* _Short task_
Copy out all of the material below word for word, keeping every line in its original order.

──────

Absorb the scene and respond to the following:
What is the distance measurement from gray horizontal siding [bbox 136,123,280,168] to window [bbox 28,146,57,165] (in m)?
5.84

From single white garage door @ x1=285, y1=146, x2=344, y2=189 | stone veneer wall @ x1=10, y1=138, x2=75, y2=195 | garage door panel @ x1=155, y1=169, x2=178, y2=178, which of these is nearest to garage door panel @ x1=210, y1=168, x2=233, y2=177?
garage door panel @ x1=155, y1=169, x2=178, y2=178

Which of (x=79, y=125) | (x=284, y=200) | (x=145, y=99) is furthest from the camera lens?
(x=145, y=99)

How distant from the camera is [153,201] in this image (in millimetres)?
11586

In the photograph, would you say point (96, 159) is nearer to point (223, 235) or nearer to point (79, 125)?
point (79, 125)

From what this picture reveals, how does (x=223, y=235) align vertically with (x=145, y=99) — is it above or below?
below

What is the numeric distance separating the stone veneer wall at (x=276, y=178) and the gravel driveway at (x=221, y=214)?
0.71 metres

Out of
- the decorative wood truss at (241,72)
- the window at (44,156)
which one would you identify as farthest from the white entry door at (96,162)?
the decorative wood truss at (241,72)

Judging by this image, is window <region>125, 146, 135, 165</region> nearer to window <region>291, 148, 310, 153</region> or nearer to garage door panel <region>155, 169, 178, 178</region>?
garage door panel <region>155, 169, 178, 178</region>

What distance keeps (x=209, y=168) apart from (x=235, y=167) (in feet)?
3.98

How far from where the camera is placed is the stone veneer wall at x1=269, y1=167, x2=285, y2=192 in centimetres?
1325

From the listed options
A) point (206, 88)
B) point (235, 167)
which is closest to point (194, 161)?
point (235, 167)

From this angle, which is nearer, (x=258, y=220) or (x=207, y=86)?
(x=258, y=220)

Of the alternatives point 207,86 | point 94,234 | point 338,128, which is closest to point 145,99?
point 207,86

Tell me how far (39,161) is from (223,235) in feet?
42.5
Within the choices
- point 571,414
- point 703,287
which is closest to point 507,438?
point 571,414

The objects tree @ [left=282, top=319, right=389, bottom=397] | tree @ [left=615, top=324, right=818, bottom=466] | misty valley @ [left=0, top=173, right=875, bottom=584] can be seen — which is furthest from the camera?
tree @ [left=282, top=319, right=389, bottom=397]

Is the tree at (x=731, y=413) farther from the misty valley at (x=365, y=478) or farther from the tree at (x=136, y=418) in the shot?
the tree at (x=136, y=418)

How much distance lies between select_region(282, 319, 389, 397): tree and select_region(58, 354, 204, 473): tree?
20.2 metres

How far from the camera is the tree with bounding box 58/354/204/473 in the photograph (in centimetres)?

──────

* _Output of the task_
Absorb the scene and respond to the following:
What is the distance measurement from gray horizontal siding [bbox 136,123,280,168] to window [bbox 28,146,57,165] (in m)?
5.84

From single white garage door @ x1=285, y1=146, x2=344, y2=189 | stone veneer wall @ x1=10, y1=138, x2=75, y2=195 | garage door panel @ x1=155, y1=169, x2=178, y2=178, which of these is nearest to garage door panel @ x1=210, y1=168, x2=233, y2=177?
garage door panel @ x1=155, y1=169, x2=178, y2=178

Which of (x=79, y=125) | (x=284, y=200) | (x=145, y=99) is furthest from the camera lens?
(x=145, y=99)

How distant from the camera is [153,201] in this image (in millimetres)?
11586

In the photograph, would you say point (96, 159) is nearer to point (223, 235) or nearer to point (79, 125)?
point (79, 125)

From what this picture reveals, how does (x=223, y=235) align vertically with (x=145, y=99) — is it above or below?
below

What is the numeric distance separating the stone veneer wall at (x=276, y=178) and the gravel driveway at (x=221, y=214)?
0.71 metres

Out of
- the decorative wood truss at (241,72)
- the window at (44,156)
which one would you identify as farthest from the white entry door at (96,162)?
the decorative wood truss at (241,72)

Judging by this image, is window <region>125, 146, 135, 165</region> nearer to window <region>291, 148, 310, 153</region> or nearer to garage door panel <region>155, 169, 178, 178</region>?
garage door panel <region>155, 169, 178, 178</region>

What distance keeps (x=209, y=168) apart from (x=235, y=167) (in feet)?
3.98

How far from where the camera is placed is the stone veneer wall at x1=269, y1=167, x2=285, y2=192 in centimetres?
1325

From the listed options
A) point (206, 88)
B) point (235, 167)
which is closest to point (194, 161)?
point (235, 167)

From this angle, which is nearer, (x=258, y=220) or (x=207, y=86)?
(x=258, y=220)

Of the alternatives point 207,86 | point 94,234 | point 338,128, which is closest to point 145,99?
point 207,86

Tell me how far (39,161) is from (223,235) in feet?
42.5
Within the choices
- point 571,414
- point 703,287
which is closest to point 507,438?
point 571,414

The objects tree @ [left=282, top=319, right=389, bottom=397] | tree @ [left=615, top=324, right=818, bottom=466] | misty valley @ [left=0, top=173, right=875, bottom=584] can be seen — which is furthest from the camera?
tree @ [left=282, top=319, right=389, bottom=397]

Is the tree at (x=731, y=413) farther from the misty valley at (x=365, y=478) or farther from the tree at (x=136, y=418) in the shot?
the tree at (x=136, y=418)

How much distance lies between select_region(282, 319, 389, 397): tree and select_region(58, 354, 204, 473): tree?
20.2 metres

How far from the camera is the tree with bounding box 58/354/204/473 in the photograph (in centimetres)?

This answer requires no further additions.